§ Job
Strip the pictures and reproduce the rest of the listing exactly.

§ Extracted data
##########

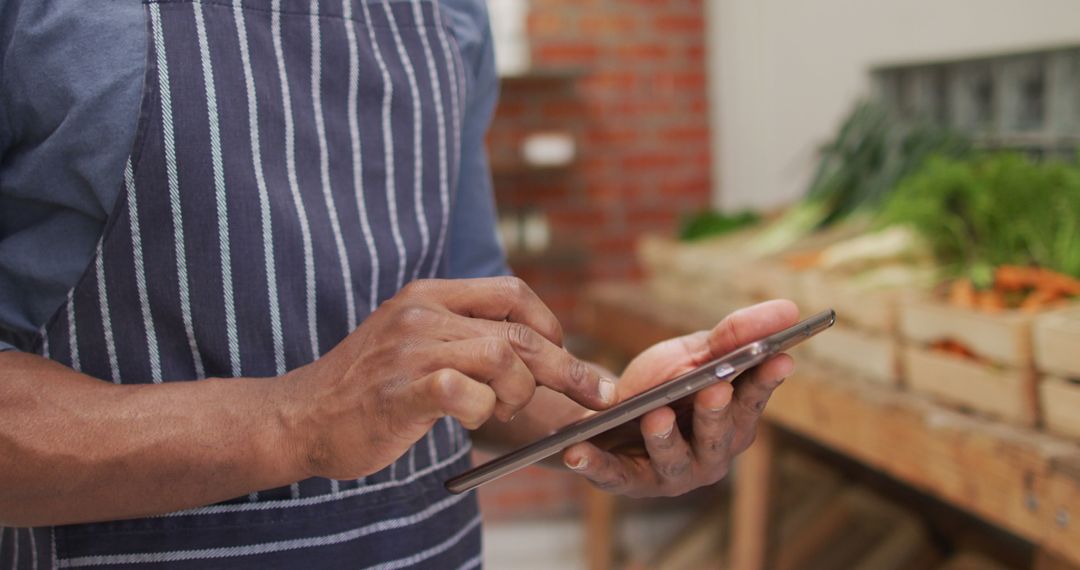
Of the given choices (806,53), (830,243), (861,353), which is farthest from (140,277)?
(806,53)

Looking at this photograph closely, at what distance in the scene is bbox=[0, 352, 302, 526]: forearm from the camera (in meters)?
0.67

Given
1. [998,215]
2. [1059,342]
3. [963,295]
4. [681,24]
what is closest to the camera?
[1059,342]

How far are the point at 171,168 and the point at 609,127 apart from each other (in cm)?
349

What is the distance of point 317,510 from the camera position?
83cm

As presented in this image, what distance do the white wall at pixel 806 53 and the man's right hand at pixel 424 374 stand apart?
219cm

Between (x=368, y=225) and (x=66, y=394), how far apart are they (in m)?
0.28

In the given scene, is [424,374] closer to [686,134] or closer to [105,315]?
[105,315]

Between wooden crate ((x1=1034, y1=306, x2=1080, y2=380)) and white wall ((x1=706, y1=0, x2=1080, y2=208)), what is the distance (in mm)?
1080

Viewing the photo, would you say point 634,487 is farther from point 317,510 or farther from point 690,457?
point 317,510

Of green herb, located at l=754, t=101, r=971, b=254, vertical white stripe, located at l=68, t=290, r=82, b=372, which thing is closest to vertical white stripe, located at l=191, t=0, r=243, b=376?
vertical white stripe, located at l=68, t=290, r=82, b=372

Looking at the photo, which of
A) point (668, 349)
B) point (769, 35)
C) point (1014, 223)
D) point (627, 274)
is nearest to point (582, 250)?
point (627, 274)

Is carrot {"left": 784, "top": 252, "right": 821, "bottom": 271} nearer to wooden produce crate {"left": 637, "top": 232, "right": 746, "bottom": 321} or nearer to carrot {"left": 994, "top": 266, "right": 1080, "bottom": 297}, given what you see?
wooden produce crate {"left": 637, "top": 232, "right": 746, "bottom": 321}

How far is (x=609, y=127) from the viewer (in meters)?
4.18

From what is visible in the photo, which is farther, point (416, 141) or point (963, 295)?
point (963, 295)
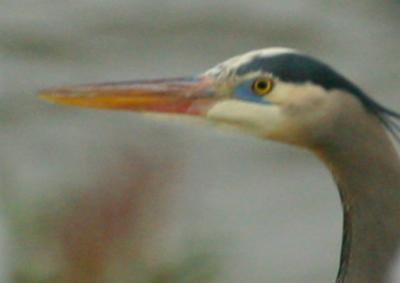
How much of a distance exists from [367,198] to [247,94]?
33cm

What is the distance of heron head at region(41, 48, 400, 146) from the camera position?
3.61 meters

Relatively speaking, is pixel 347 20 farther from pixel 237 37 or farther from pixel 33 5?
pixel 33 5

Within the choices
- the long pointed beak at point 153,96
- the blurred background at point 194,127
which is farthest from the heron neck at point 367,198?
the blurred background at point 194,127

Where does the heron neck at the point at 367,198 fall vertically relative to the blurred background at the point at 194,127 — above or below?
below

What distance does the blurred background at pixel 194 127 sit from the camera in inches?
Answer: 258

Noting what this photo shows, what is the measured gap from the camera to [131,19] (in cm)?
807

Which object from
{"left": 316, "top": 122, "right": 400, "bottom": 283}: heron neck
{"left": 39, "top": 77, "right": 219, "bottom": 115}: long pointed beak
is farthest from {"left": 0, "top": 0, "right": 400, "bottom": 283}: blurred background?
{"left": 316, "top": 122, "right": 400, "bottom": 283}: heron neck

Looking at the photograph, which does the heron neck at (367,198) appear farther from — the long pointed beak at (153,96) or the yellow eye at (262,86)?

##########

§ Task answer
Of the given choices (806,53), (830,243), (861,353), which is farthest from (140,277)?
(806,53)

Looking at this photograph closely, at what distance in the scene is bbox=[0, 352, 302, 526]: forearm from the camera (in meters)?
0.67

Given
1. [998,215]
2. [1059,342]
3. [963,295]
4. [681,24]
what is closest to the camera?
[1059,342]

How far are the point at 171,168 and the point at 609,127 apart from each other (in cm)?
349

What is the distance of point 317,510 from the camera position?
83cm

As presented in this image, what distance do the white wall at pixel 806 53 and the man's right hand at pixel 424 374 stand apart?
219cm

Between (x=368, y=225) and (x=66, y=394), how far apart are they (in m)?
0.28

In the given scene, is [424,374] closer to [686,134] or closer to [105,315]?
[105,315]

Between wooden crate ((x1=1034, y1=306, x2=1080, y2=380)) and white wall ((x1=706, y1=0, x2=1080, y2=208)), what is the distance (in mm)?
1080

Viewing the photo, would you say point 634,487 is farther from point 317,510 or farther from point 690,457?
point 317,510

Of green herb, located at l=754, t=101, r=971, b=254, vertical white stripe, located at l=68, t=290, r=82, b=372, which thing is closest to vertical white stripe, located at l=191, t=0, r=243, b=376?
vertical white stripe, located at l=68, t=290, r=82, b=372

Looking at the photo, which of
A) point (668, 349)
B) point (769, 35)
C) point (1014, 223)
D) point (627, 274)
is nearest to point (582, 250)?
point (627, 274)

Is carrot {"left": 784, "top": 252, "right": 821, "bottom": 271} nearer to wooden produce crate {"left": 637, "top": 232, "right": 746, "bottom": 321} or nearer to carrot {"left": 994, "top": 266, "right": 1080, "bottom": 297}, given what you see?
wooden produce crate {"left": 637, "top": 232, "right": 746, "bottom": 321}

How far is (x=609, y=127) from the viewer (in meters)?
4.18

From what is visible in the photo, which is farther, point (416, 141) or point (963, 295)?
point (963, 295)
How much of a distance exists from [367,198] to [247,94]?
33cm

What is the distance of heron head at region(41, 48, 400, 146) from the camera position?
3.61 meters

Relatively speaking, is pixel 347 20 farther from pixel 237 37 or farther from pixel 33 5?
pixel 33 5

Within the choices
- the long pointed beak at point 153,96
- the blurred background at point 194,127
which is farthest from the heron neck at point 367,198?
the blurred background at point 194,127

Where does the heron neck at the point at 367,198 fall vertically relative to the blurred background at the point at 194,127 — above or below?
below

What distance does the blurred background at pixel 194 127 sit from the camera in inches?
Answer: 258

Noting what this photo shows, what is the measured gap from the camera to [131,19] (in cm)?
807

Which object from
{"left": 316, "top": 122, "right": 400, "bottom": 283}: heron neck
{"left": 39, "top": 77, "right": 219, "bottom": 115}: long pointed beak
is farthest from {"left": 0, "top": 0, "right": 400, "bottom": 283}: blurred background?
{"left": 316, "top": 122, "right": 400, "bottom": 283}: heron neck

Looking at the photograph, which does the heron neck at (367,198) appear farther from — the long pointed beak at (153,96) or the yellow eye at (262,86)?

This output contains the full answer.